Fil currently has a huge amount of memory overhead. Like, memory usage can be 10× due to Fil overhead.

The code was allocating > 4 GB in production, where FIL was not involved, so I think that's probably not the issue.

if you can't find the time for a reproducer, another useful thing would be just the list of Python packages that get imported (or even just installed) for the problem code, cause I can then audit them for which allocation APIs they use

I still hope I can find the time to come up with an MRE, but due to my current work load I can't promise to do this until a certain date, sorry :-/

The issue occured in a somewhat-complex project, unfortunately. There also are bindings to some custom C++ code. However, as far as I can tell, most of the project's complexity / libraries should not be involved in the code path in question. I am attaching the full output of pip freeze just in case it is useful. The particular code path that hit the issue contains these import statements:

import logging
import re
import time

from django.conf import settings
from django.core.exceptions import ValidationError
from django.db.models.functions import Lower
from django.utils.functional import cached_property

from product.constants import TARGET_GROUPS_CHOICES
# These are Django model classes.
from product.models import (BasicColor, Brand, ProductCategoryMixin, ProductSize, ProductVariant,
                            ProductVariantTranslation, Store, StoreToProduct)
# The next two lines are pretty trivial helper functions
from product.validators import is_valid_mpn as _is_valid_mpn
from product.validators import validate_eu, validate_uk, validate_us

requirements.txt

itamarst commented 4 years ago

The code was allocating > 4 GB in production, where FIL was not involved, so I think that's probably not the issue.

When you ran Fil and got number that was much lower (1.2GB), you ran all the way to the end on full data? Or just on subset of data?

rfleschenberg commented 4 years ago

The code was allocating > 4 GB in production, where FIL was not involved, so I think that's probably not the issue.

When you ran Fil and got number that was much lower (1.2GB), you ran all the way to the end on full data? Or just on subset of data?

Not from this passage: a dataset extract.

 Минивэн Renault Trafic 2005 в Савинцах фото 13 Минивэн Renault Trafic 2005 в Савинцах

I ran against the full set. The OOM killer killed the process at some point. I wonder whether that has corrupted Fil's management data. In that case the "wrong" number could maybe just be a side-effect of the OOM-kill?

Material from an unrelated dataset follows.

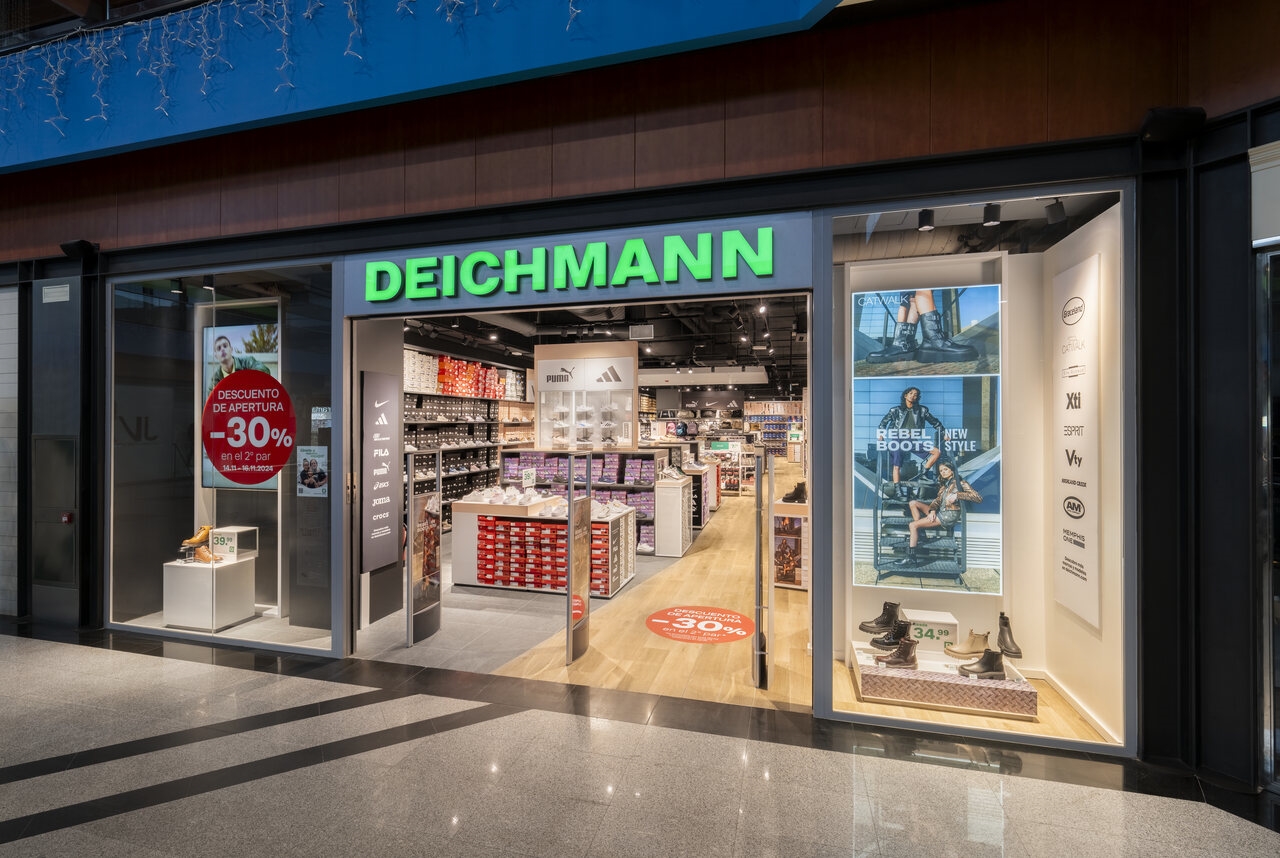 DEICHMANN ABRE NUEVA TIENDA EN ANDALUCÍA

Afterwards I ran it against a subset. It ran to completion then. The numbers still seemed off by a similar factor (Fil showing ~1.4 GB vs htop showing > 4 GB). I cannot completely vouch for this second case, however. It's certainly possible that I did some stupid mistake.

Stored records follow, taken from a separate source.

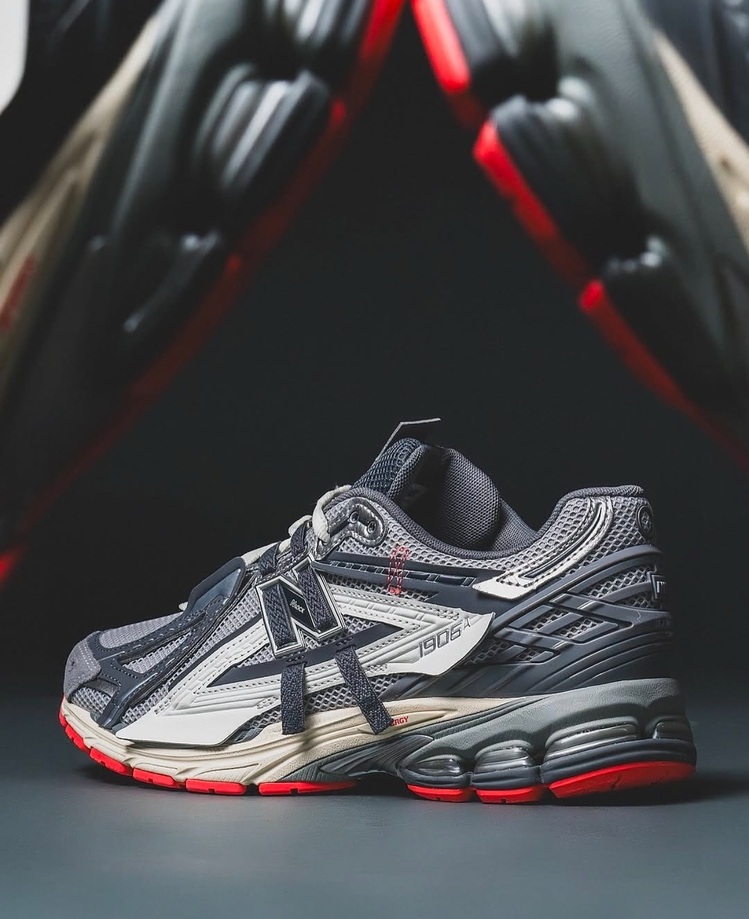 New Balance 1906A “Slate Grey Raincloud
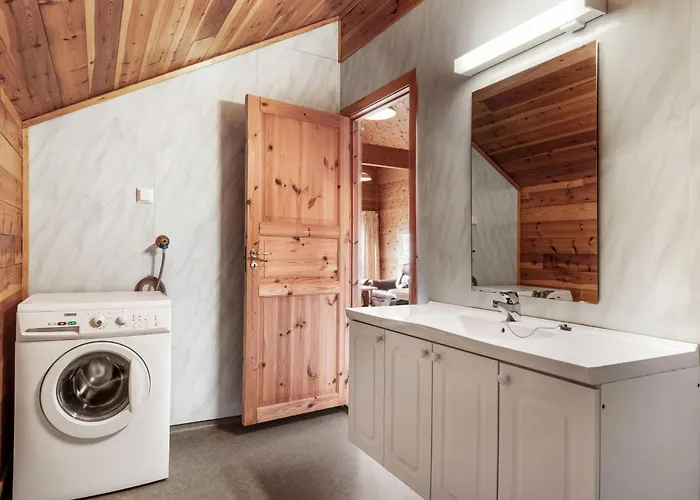 Сasa de vacaciones Veganeset Ii By Interhome Balestrand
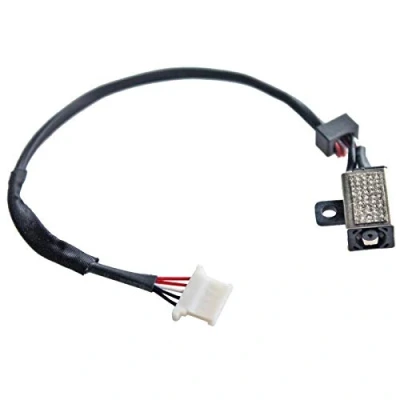 Afbeelding van Gintai DC Power Jack Harnas Plug in Kabel Vervanging voor Dell Ultrabook XPS 13 L321X L322X GRM3D KOMTJ 9333 DD0D13AD000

Thank you for all of your work on this! I will try my best to provide more useful debugging information, and ideally a reproducible example. Unfortunately I can't commit to a deadline :-/ What I can promise is to keep it on my radar and do it as soon as possible. If you prefer to close the issue until it's reproducible, please do so!

itamarst commented 4 years ago

"Fil showing ~1.4 GB vs htop showing > 4 GB" could very well be a symptom of #45. Fil has a lot of overhead.

To rule this out, you could run the following experiment:

  1. Create a subset of the data, small enough that the program finishes and doesn't use too much memory (let's say 1GB?).
  2. Run the program without Fil, note maximum memory usage.
  3. Run the program with Fil.

If the issue is just Fil overhead, Fil will report same maximum memory usage as step 2 above; the actual usage will be higher due to overhead, but the report will match step 2.

itamarst commented 4 years ago

I just released v0.9.0.

  1. It's 3-4× as fast when doing large numbers of allocations.
  2. Memory overhead is a lot smaller. E.g. I saw my test script go from ~800MB RAM to ~200MB RAM, for a script that Fil reported as using ~80MB of application allocations (this script does millions of tiny allocations).

If you could rerun your code with this version, it maybe that you can actually run the script to the end in a reasonable amount of time, and not run out of memory. Which would allow for more accurate assessment of whether there's a bug or it was just the overhead I just shrunk.